Arabella, you are soooooo naughty!

WV says Symples ;)

Plant Mad Nige said...

Did you say 'pig' or 'fig?'

I was a bit fuddled by this post. Can it be something to do with one of those televisual goggly things? And did it relate to a sort of latter day Heathcliffe? I think we should be told.

I fell down a canyon once, trying to photograph a rare rock rose. It wasn't funny, especially as I had to cling to the rock rose which got accidentally uprooted. It's an even rarer species now.

jro said...

Yes, and Yes, Nige. Shame about the rock rose. Why don't you have a TV programme? You should.

I wanted to give Canyon Man's wife a big hug. Alternatively, perhaps someone could point her in the direction of this blog?

Arabella Sock said...

I'm not surprised your confuzzled Nigel but you have pretty much worked it out anyway. All you really need to know is that when Matthew Wilson was being interviewed on Radio 5 he was referred to as "an accessible Antonio Banderas"!

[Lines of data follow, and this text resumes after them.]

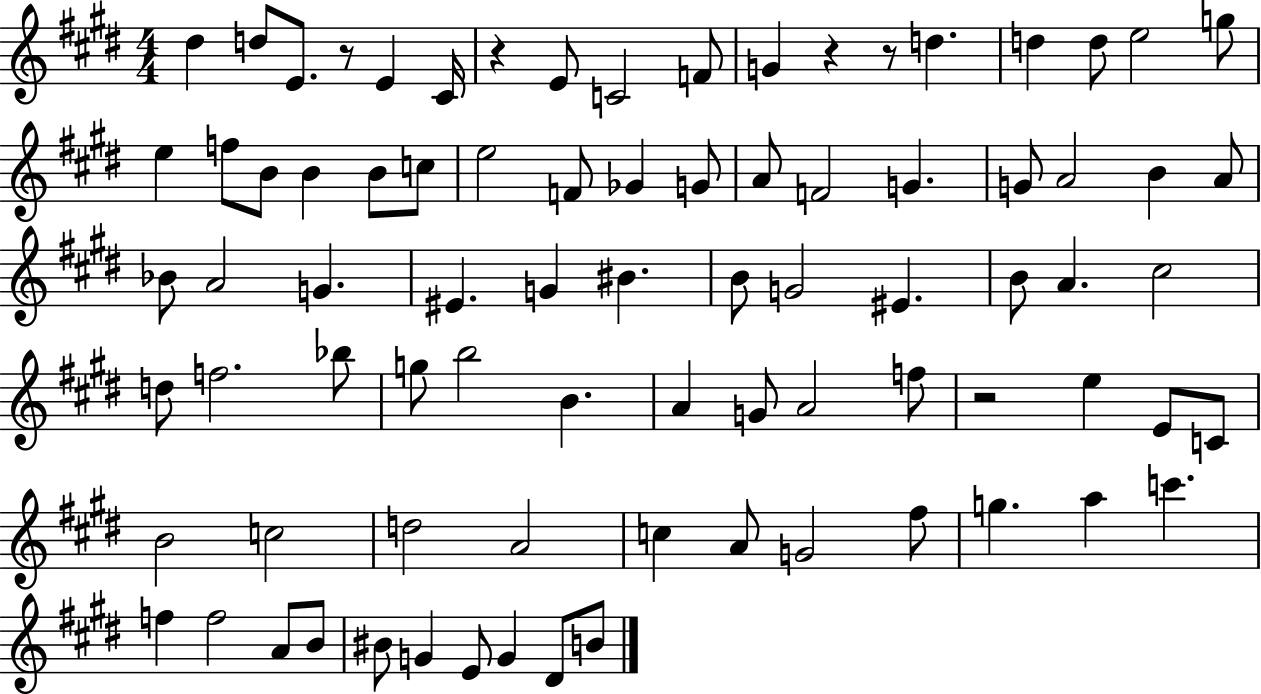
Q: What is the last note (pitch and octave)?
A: B4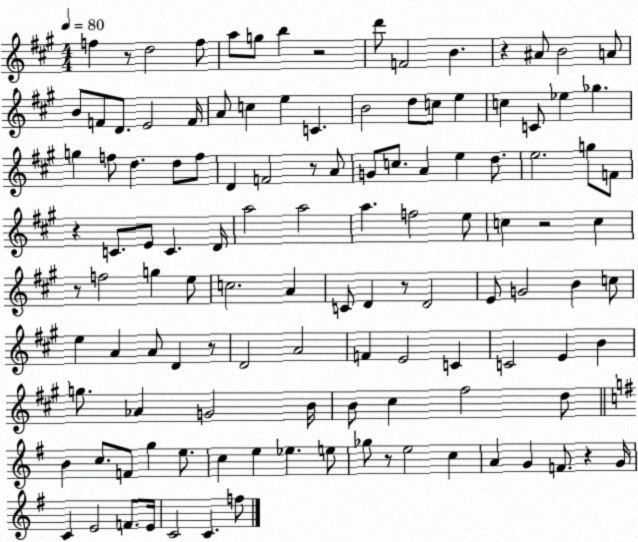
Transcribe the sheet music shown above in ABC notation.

X:1
T:Untitled
M:4/4
L:1/4
K:A
f z/2 d2 f/2 a/2 g/2 b z2 d'/2 F2 B z ^A/2 B2 A/2 B/2 F/2 D/2 E2 F/4 A/2 c e C B2 d/2 c/2 e c C/2 _e _g g f/2 d d/2 f/2 D F2 z/2 A/2 G/2 c/2 A e d/2 e2 g/2 F/2 z C/2 E/2 C D/4 a2 a2 a f2 e/2 c z2 c z/2 f2 g e/2 c2 A C/2 D z/2 D2 E/2 G2 B c/2 e A A/2 D z/2 D2 A2 F E2 C C2 E B g/2 _A G2 B/4 B/2 ^c ^f2 d/2 B c/2 F/2 g e/2 c e _e e/2 _g/2 z/2 e2 c A G F/2 z G/4 C E2 F/2 E/4 C2 C f/2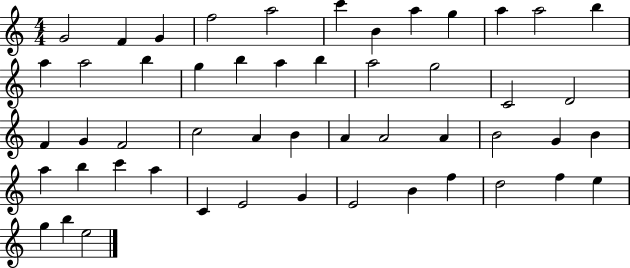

Also questions have been raised by various factions on whether it is fair to the landscape business to not give true budgets of the cost of these various gardens as it gives punters the wrong impression. Also whether seeing Keith Wiley dig out canyons with his digger isn't going to make lots of people rush out and do this in their gardens when it isn't safe! Ha ha!

I do hope you got a picture of the rock rose!

Karen - An Artist's Garden said...

Wonderful Arabella, you have made my day.
PS Lovin' the phrase "bring on the pigs"

matthew wilson said...

No, your 'supposed to be funny' posts are very funny Ms Sock, long may they continue!

Need to check this comment for spelling mistakes - terribly hard to type whilst looking slightly to one side an into the distance...

Yours, Ted the Badger/Tony Badgerass/Colin Firth/Heathcliff/Darcy......

Ms B said...

Oooooh, you are naughty......but I like you!

(Pssst, is Antonio Badgerbum trying to tell you he is in fact suffering from strbismus aka wandering eyes?)